▸ Input material

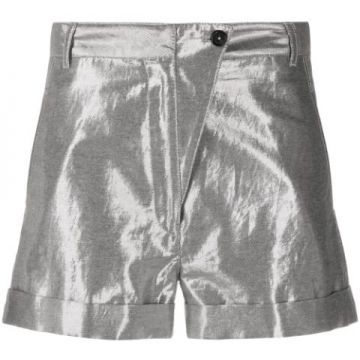 High Rise Metallic Short - Ann Demeulemeester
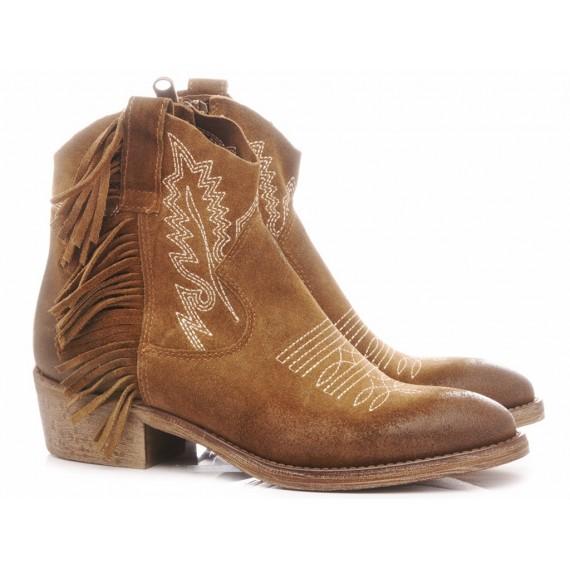 Metisse Women's Western Boots CP845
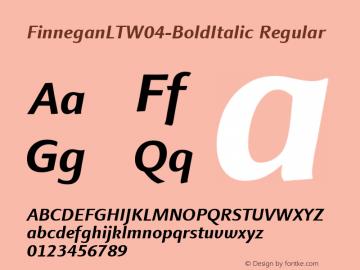 FinneganLT-BoldItalic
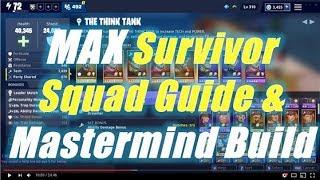 Max Survivor Squad Guide & Mastermind Build / Fortnite Save the World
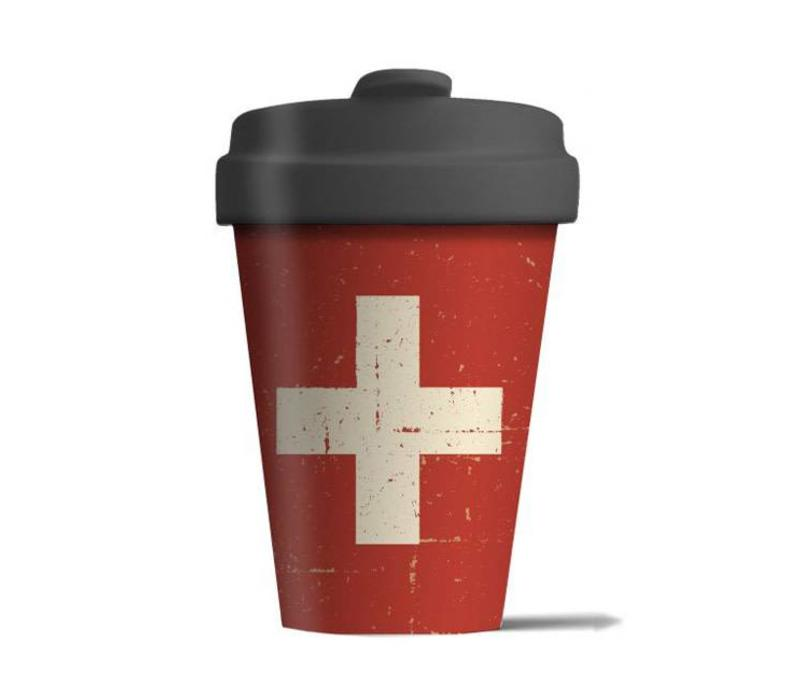 Chic mic - bamboo cup - suisse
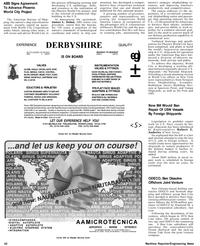 Maritime Reporter Magazine, page 44,  Apr 1992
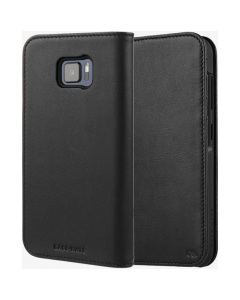 Case Mate Wallet Folio New Protection Case For Asus ZenPad V - Black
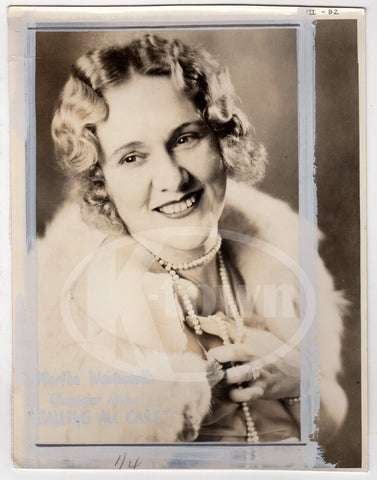 MARTHA WENTWORTH ABBOTT & CONSTELLO RADIO ACTRESS VINTAGE PASTE-UP PRESS PHOTO - K-townConsignments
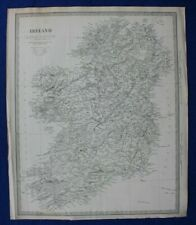 IRELAND, original antique map, SDUK, published in 1844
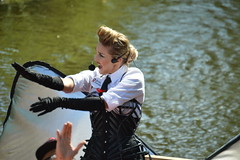 Canal Pride Amsterdam 2016 (O. Herreman) Tags: amsterdam gaypride canalpride canal pride homo biseksueel transgender lesbisch europride feest boten botenparade nederland amsterdamsegrachten eurogayprideamsterdam outdoor stad party mensen travestie prinsengracht brouwersgracht water city friends people homoemancipatie dragqueen europe netherlands holland paysbas noordholland centrum amsterdampride parade lgbt freedom liberty rights droits gay civilrights festa fte coc boat bateau crowd happy reguliersgracht pont travestiet transsexueel transvestite transsexual lookalikes dance dansen dancing lovewins toerisme straatfeest streetparty canalprideamsterdam gayprideamsterdam gracht grachtenparade grachten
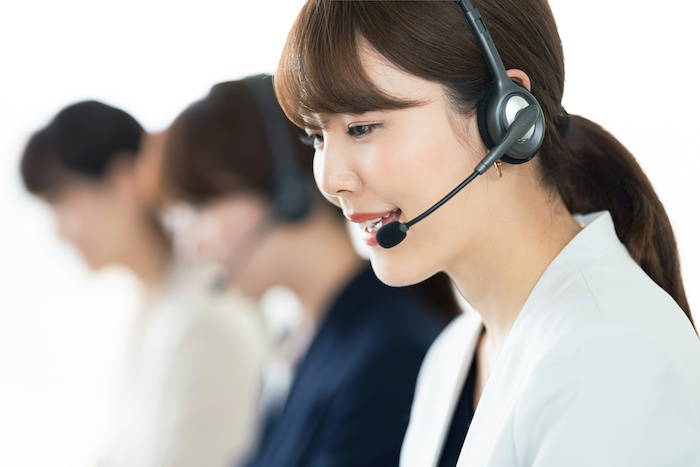 コールセンター研修の理想的な形とは?電話応対研修の重要性を紹介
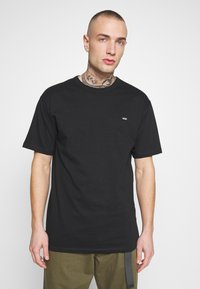 Vans - OFF THE WALL CLASSIC - T-shirt basic - black - 0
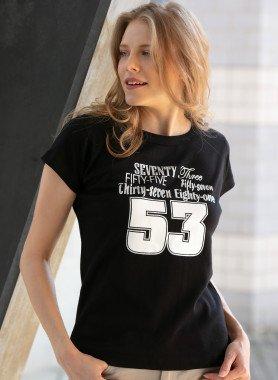 Kurzarm-Shirt 53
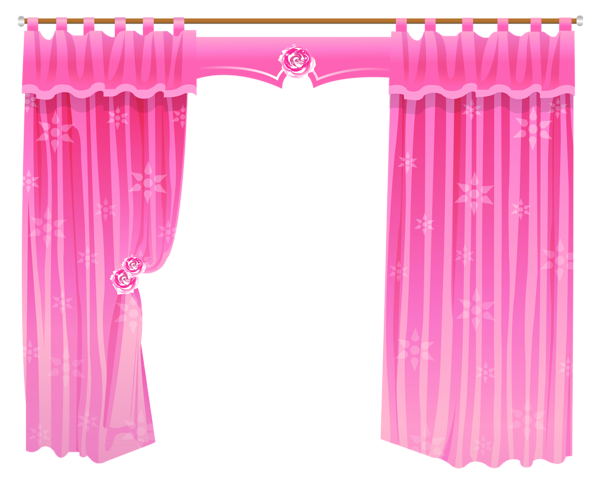 Pink Curtains Transparent PNG Clipart.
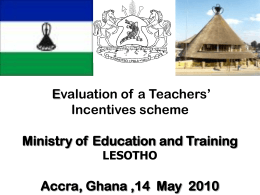 Evaluating teachers Incentives Scheme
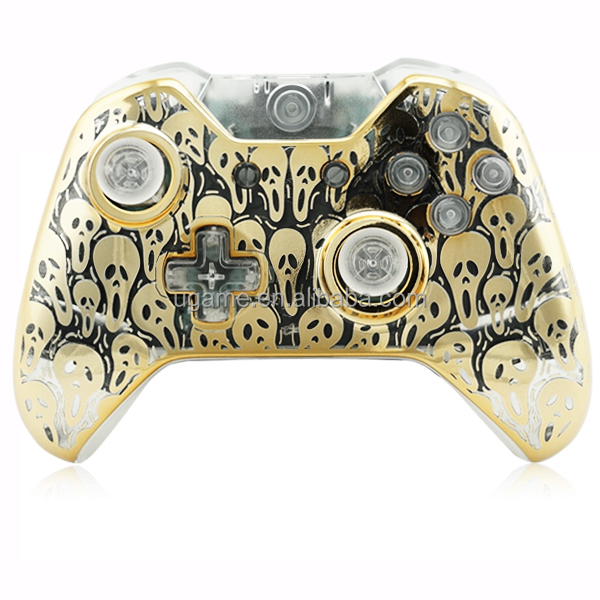 Gold Scream Ghost Clear Shell for Xbox one shell New Design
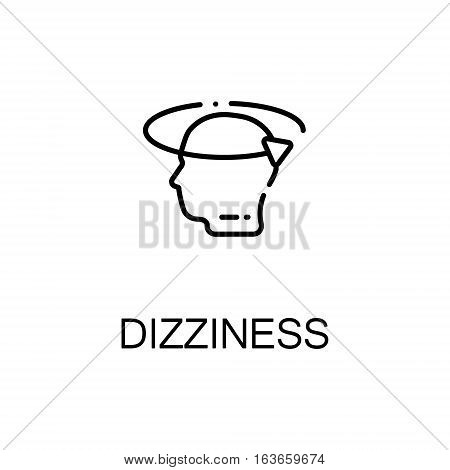 Dizziness flat icon. High quality outline symbol of illness and injury for web design or mobile app. Thin line sign of dizziness for design logo, visit card, etc. Outline pictogram of dizziness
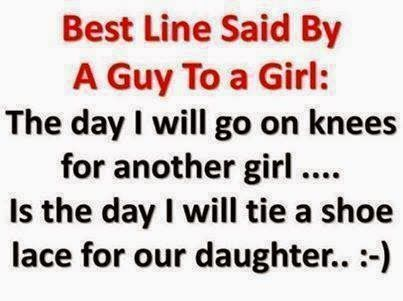Best lines to propose a girl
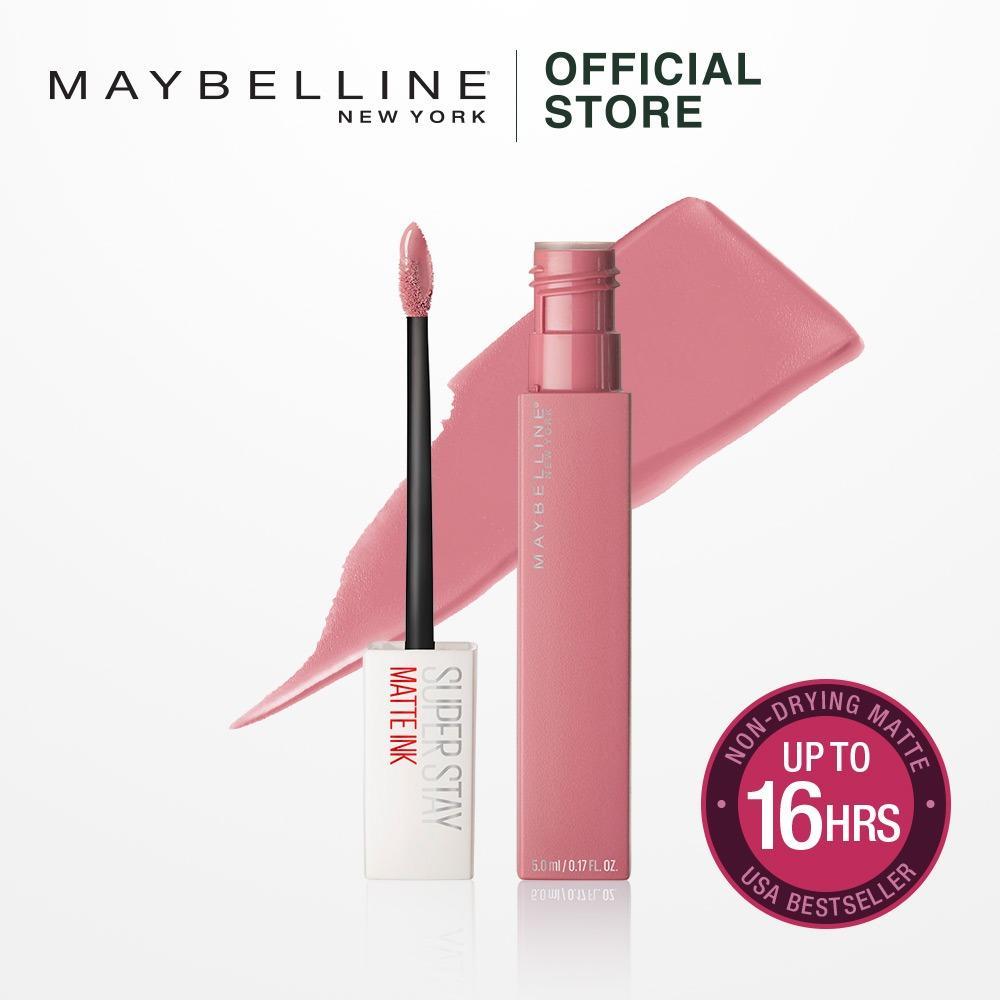 Maybelline Super Stay Matte Ink - Dreamer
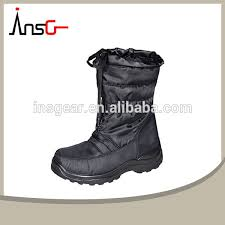 buy boots cosmetics india winter boots winter boots suppliers and manufacturers at alibaba com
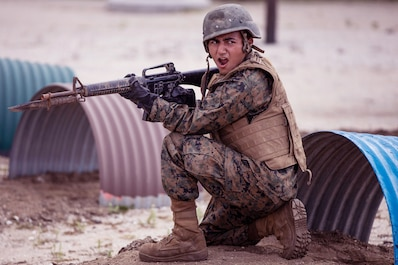 A recruit with Fox Company, 2nd Recruit Training Battalion participates in the Bayonet Assault course at Marine Corps Recruit Depot, San Diego, April 21, 2020.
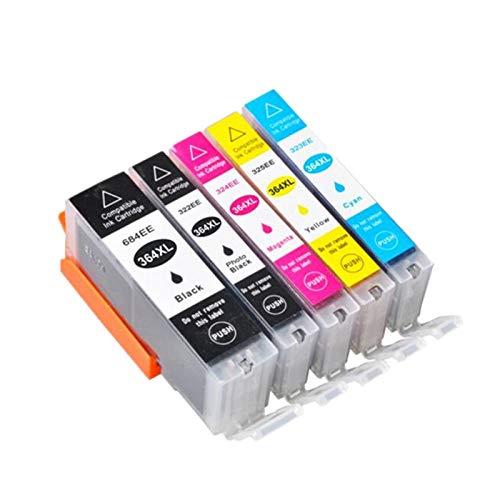 YYCH Tinta de Impresora Cartucho de Tinta Compatible 364XL 364 para HP364 XL Photosmart 5520 5524 6510 6520 7510 B109 B110 B209 B210 C309 C310 C410 Impresora Productos de Oficina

▸ Exercise requirements
Could you write out the whole listing exactly, dropping the pictures?

▸ Result
 High Rise Metallic Short - Ann Demeulemeester
 Metisse Women's Western Boots CP845
 FinneganLT-BoldItalic
 Max Survivor Squad Guide & Mastermind Build / Fortnite Save the World
 Chic mic - bamboo cup - suisse
 Maritime Reporter Magazine, page 44,  Apr 1992
 Case Mate Wallet Folio New Protection Case For Asus ZenPad V - Black
 MARTHA WENTWORTH ABBOTT & CONSTELLO RADIO ACTRESS VINTAGE PASTE-UP PRESS PHOTO - K-townConsignments
 IRELAND, original antique map, SDUK, published in 1844
 Canal Pride Amsterdam 2016 (O. Herreman) Tags: amsterdam gaypride canalpride canal pride homo biseksueel transgender lesbisch europride feest boten botenparade nederland amsterdamsegrachten eurogayprideamsterdam outdoor stad party mensen travestie prinsengracht brouwersgracht water city friends people homoemancipatie dragqueen europe netherlands holland paysbas noordholland centrum amsterdampride parade lgbt freedom liberty rights droits gay civilrights festa fte coc boat bateau crowd happy reguliersgracht pont travestiet transsexueel transvestite transsexual lookalikes dance dansen dancing lovewins toerisme straatfeest streetparty canalprideamsterdam gayprideamsterdam gracht grachtenparade grachten
 コールセンター研修の理想的な形とは?電話応対研修の重要性を紹介
 Vans - OFF THE WALL CLASSIC - T-shirt basic - black - 0
 Kurzarm-Shirt 53
 Pink Curtains Transparent PNG Clipart.
 Evaluating teachers Incentives Scheme
 Gold Scream Ghost Clear Shell for Xbox one shell New Design
 Dizziness flat icon. High quality outline symbol of illness and injury for web design or mobile app. Thin line sign of dizziness for design logo, visit card, etc. Outline pictogram of dizziness
Best lines to propose a girl
 Maybelline Super Stay Matte Ink - Dreamer
 buy boots cosmetics india winter boots winter boots suppliers and manufacturers at alibaba com
 A recruit with Fox Company, 2nd Recruit Training Battalion participates in the Bayonet Assault course at Marine Corps Recruit Depot, San Diego, April 21, 2020.
 YYCH Tinta de Impresora Cartucho de Tinta Compatible 364XL 364 para HP364 XL Photosmart 5520 5524 6510 6520 7510 B109 B110 B209 B210 C309 C310 C410 Impresora Productos de Oficina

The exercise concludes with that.